▶ [Vorliegender Textauszug]:
▽
Gevelsberg. Michaela Pesenacker verlässt das Hospiz in Gevelsberg. 20 Jahre hat sie Menschen beim Sterben und Trauern begleitet. Was sie heute daraus zieht.

„Eigentlich machen wir keine Sterbe- sondern Lebensbegleitung.“ Das ist einer der wesentlichen Grundsätze der Hospizarbeit aus Sicht von Michaela Pesenacker. Sie war bis vor wenigen Tagen die stellvertretende Geschäftsführerin und Koordinatorin für den Kinder- und Jugendbereich im Hospiz Emmaus in Gevelsberg. 20 Jahre lang hat sie Menschen beim Sterben und Trauern begleitet, Halt gegeben, dabei geholfen, den letzten Weg zu erleichtern. In den vergangenen acht Jahren wirkte sie in der Einrichtung an der Hagener Straße.
△
▶ [Aufgabe]: Welche Funktionen hatte Michaela Pesenacker laut dem Textauszug bis vor wenigen Tagen im Hospiz Emmaus in Gevelsberg inne?

▶ [Eingabedaten]:
▽
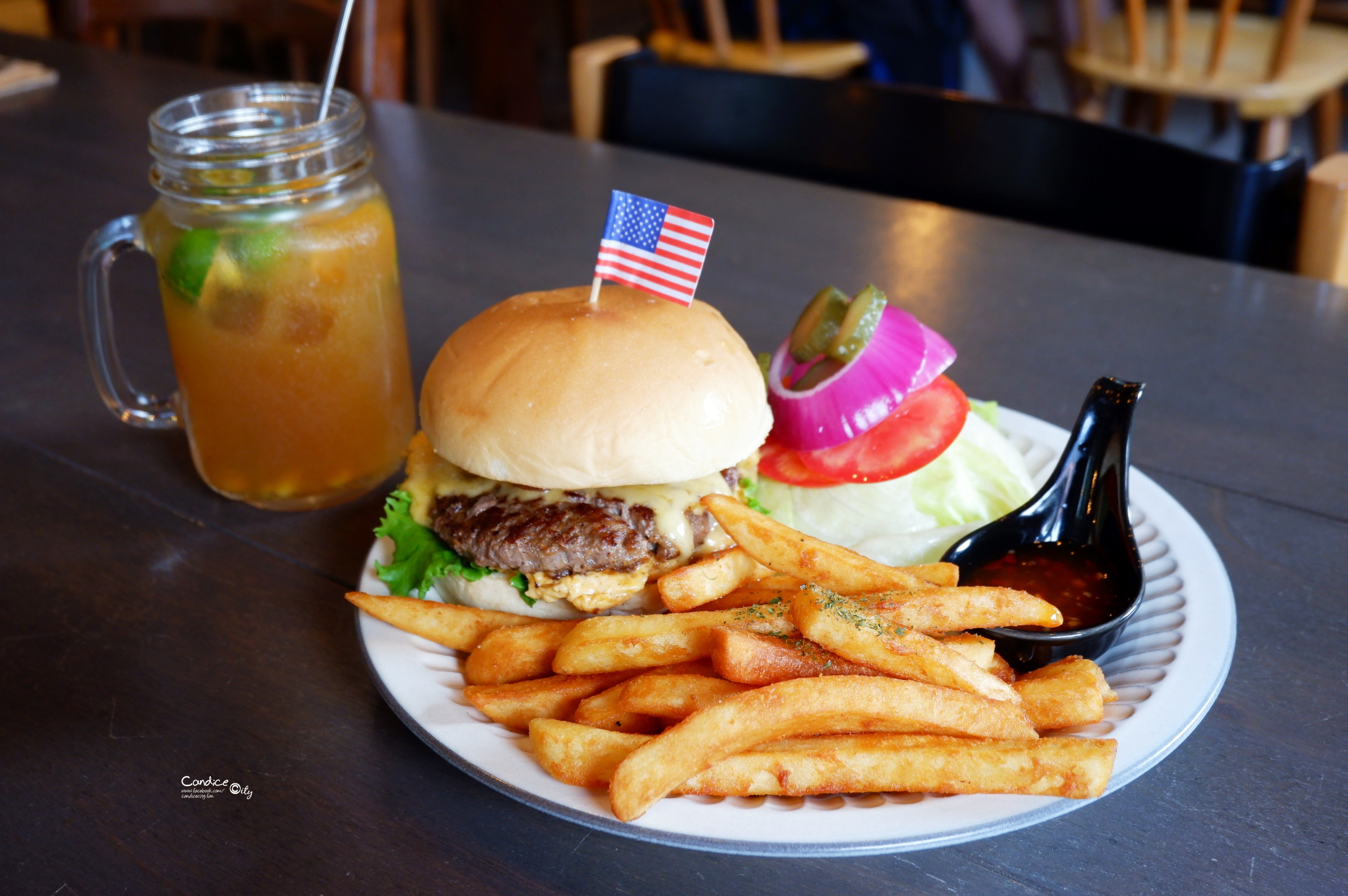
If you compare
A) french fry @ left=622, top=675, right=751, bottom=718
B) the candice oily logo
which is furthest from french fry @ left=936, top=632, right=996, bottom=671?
the candice oily logo

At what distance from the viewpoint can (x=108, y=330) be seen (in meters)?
1.61

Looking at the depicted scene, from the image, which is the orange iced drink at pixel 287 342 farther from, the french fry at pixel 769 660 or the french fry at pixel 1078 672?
the french fry at pixel 1078 672

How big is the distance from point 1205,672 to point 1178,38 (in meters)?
4.21

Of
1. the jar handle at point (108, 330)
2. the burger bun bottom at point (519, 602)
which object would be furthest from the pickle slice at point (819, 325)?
the jar handle at point (108, 330)

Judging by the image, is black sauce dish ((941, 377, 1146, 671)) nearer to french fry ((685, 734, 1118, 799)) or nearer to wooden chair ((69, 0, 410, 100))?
french fry ((685, 734, 1118, 799))

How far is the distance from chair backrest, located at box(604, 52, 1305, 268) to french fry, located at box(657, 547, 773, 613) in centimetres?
144

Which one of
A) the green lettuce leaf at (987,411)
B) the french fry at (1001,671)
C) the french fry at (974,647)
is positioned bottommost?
the french fry at (1001,671)

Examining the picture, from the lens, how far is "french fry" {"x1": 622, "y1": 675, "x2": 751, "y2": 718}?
1094 millimetres

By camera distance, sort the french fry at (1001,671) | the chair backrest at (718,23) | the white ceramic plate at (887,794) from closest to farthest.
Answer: the white ceramic plate at (887,794) < the french fry at (1001,671) < the chair backrest at (718,23)

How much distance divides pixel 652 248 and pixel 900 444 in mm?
505

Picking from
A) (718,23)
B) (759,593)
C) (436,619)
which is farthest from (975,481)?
(718,23)

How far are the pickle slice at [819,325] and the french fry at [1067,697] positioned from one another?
0.66m

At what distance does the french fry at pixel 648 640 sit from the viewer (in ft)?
3.79

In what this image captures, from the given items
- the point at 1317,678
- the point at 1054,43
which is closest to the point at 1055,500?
the point at 1317,678
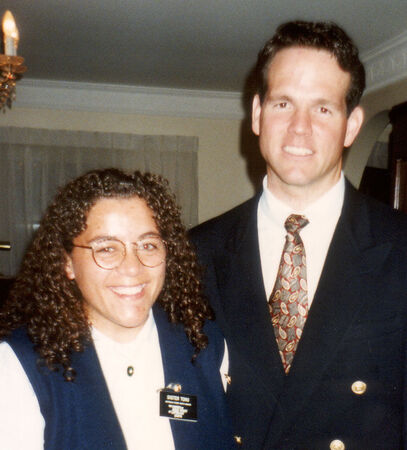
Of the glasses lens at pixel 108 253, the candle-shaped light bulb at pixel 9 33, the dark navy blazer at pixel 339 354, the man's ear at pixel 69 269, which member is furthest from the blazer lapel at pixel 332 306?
the candle-shaped light bulb at pixel 9 33

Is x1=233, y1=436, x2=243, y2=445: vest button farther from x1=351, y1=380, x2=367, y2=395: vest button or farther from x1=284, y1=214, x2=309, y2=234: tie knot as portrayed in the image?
x1=284, y1=214, x2=309, y2=234: tie knot

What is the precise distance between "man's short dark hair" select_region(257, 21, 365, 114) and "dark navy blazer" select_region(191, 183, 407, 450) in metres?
0.40

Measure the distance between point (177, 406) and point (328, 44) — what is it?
1.18 m

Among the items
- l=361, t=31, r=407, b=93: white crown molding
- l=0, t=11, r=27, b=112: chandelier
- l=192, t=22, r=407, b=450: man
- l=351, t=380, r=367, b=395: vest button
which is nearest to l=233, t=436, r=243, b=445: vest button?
l=192, t=22, r=407, b=450: man

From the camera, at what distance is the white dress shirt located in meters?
1.74

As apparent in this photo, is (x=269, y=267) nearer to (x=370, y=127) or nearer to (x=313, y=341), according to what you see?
(x=313, y=341)

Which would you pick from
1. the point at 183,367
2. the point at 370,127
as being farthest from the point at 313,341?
the point at 370,127

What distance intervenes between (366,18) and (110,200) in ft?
11.6

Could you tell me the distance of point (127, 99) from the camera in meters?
6.80

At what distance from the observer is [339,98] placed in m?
1.73

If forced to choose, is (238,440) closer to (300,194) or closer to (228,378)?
(228,378)

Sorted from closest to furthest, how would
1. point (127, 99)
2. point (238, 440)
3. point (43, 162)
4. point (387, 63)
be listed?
point (238, 440) → point (387, 63) → point (43, 162) → point (127, 99)

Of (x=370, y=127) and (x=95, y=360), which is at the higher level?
(x=370, y=127)

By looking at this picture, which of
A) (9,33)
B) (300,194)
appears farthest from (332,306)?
(9,33)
△
▶ [Ergebnis]: Sie war stellvertretende Geschäftsführerin und Koordinatorin für den Kinder- und Jugendbereich.